Classic Scene: Children Of Men (2006)

Alfonso Cuarón’s Children Of Men, a box office disappointment but a critical hit back in 2006, famously incorporates a number of single-shot sequences at key moments in the story. It’s a technique Cuarón has used before and since, but a few of my favourites from any movie appear during this dystopian sci-fi tale about infertility and a crumbling society. There’s the opening, attention-grabbing one-shot take of a bomb attack that begins inside a cafe before moving outside to London’s Fleet Street (a scene that gives me the creeps whenever I see it as I have to walk past that very spot at least twice a day). Then there’s the superb finale, in which the film’s hero Theo Faron (Clive Owen) negotiates the war-torn streets of Bexhill-on-Sea, and also a scene in which the character Kee (Clare-Hope Ashitey) gives birth. But just as impressive is the following sequence in which Theo and Kee are attacked in a car by an armed gang while travelling with Julian (Julianne Moore), Luke (Chiwetel Eijofor) and Miriam (Pam Ferris). A special camera rig was invented specifically for the sequence and the car was adapted so that seats could tilt and lower actors out of the way as the camera turned; the windshield was also modified so that the camera could move in and out of the front of the vehicle. A crew of four, including cinematographer Emmanuel Lubezki, rode on the roof. (N.B. if you haven’t seen the film before the following clip contains a spoiler regarding the fate of one of the characters. Though I’m afraid YouTube have already given the game away before you even press play …)

Comments 14

  1. Cindy Bruchman December 16, 2014

    Interesting and appreciated the camera angle post. This film had me depressed (Are there any dystopian films that are happy?) It was a good film by all the performers. Loved the contrast of the despair and grim present by climbing aboard Michael Caine’s bus for relief and a nod to the past as a hippie.

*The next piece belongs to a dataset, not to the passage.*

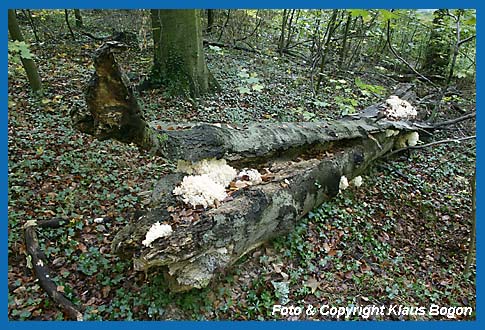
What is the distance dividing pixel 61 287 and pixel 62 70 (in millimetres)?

    • Stu December 16, 2014

      Hi Cindy, it’s a fascinating shot, isn’t it? I just lifted the info on how they did it from Wikipedia but I guess I could have left it blank as there’s an argument it takes some of the magic away! It’s a depressing film, almost relentlessly bleak, and particularly in the way it incorporates infamous images from real life (Abu Ghraib and Guantanamo Bay in particular).

  2. ruth December 16, 2014

    Oh my, this scene took my breath away when I saw it on the big screen. SO. MUCH. BLOOD. It literally made me feel nauseous. Fantastic film even though at times it’s tough to watch.